In Howey’s dystopian world, men and women live in silos tolling their days below or above ground depending upon their role in the community. The “uppers” live in the top part of the silo serving as the mayor, sheriff and deputies, or in the IT department while the “mids” – so-called because they living in the middle of the silo – work as doctors, nurses, or on one of the hydroponic farms and those on the lowest floors work in the mines or in the machinery shop. The later rarely make the journey up to the top of the silo unwilling – or, more likely, unwelcomed – to take in the view at the top of the desolate, acidic landscape outside through the single window. A window onto a shattered city that must be cleaned and maintained to prevent erosion from the environment outside the silo’s walls; a task that falls to those accused of treason against the silo for no one has ever survived a cleaning. While no one has ever refused to clean when they get outside the silo’s walls, Holston, the first to volunteer to clean, is determined to be the first to do so.

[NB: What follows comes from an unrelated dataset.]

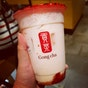 Gong Cha (Northpoint City)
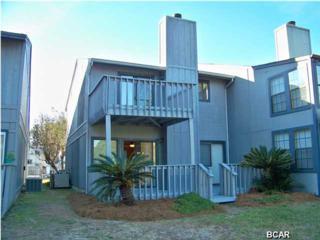 312  Sukoshi Dr  , Panama City, FL 32404 (MLS #627660) :: ResortQuest Real  Estate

The greatest intrigue of this novel is the setting in which it is placed, and I have to applaud Howey for taking something as mundane as a grain silo and turning it into something so imaginative. I do object to the idea that the silo is located in Atlanta, Georgia given the resources used to maintain the silo and the jobs that provide said resources, but it is minor detail in the face of a highly-detailed, highly-structured society created by Howey. While the novel appears at first glance to be a critique of environmental degradation, it is actually a thorough critique of technology and its ability to distort perceptions of reality.
The novel is broken into five parts and each part gains a new main character – Holston, the sheriff of the silo; Jahns, the silo’s mayor, and Marnes, her deputy; Juliette, a mechanic promoted to sheriff; Solo, who I cannot describe without spoiling the novel; and Lukas, a IT worker. The shift in focus is difficult to appreciate at times; I began to care about one character only to be told I must care about another right away. The sense of loss becomes an unnecessary drag on the narrative and was never replaced by the hatred or fear I was supposed to have for the villain of the novel because of how much of a caricature he was. He could not have been more obvious if was he twirling a handlebar mustache.
Fairly well paced, the novel moves forward through a series of events with cleanings of the window (and, therefore, the silo) demarcating the end of several sections of the novel. It becomes an intriguing question of who will be next and why that I found myself racing towards that eventually unfolds into what happens when someone refuses to clean for the first time. More information about the past of the society – how and why it was founded – begins to open up to the reader, and I ended up enjoying those chapters more so than the ones covering life outside the silo. The novel, thus, goes through a series of ups and downs in terms of enjoyment, particularly when a whole slew of characters are introduces at the end with little resolution, and I’m sure I will pick up the next two books in the series in the new future.
- Howey, Hugh. Wool. Simon & Schuster, 2013. Print. 509 pgs. Omnibus edition. ISBN: 9781476735115. Source: Library.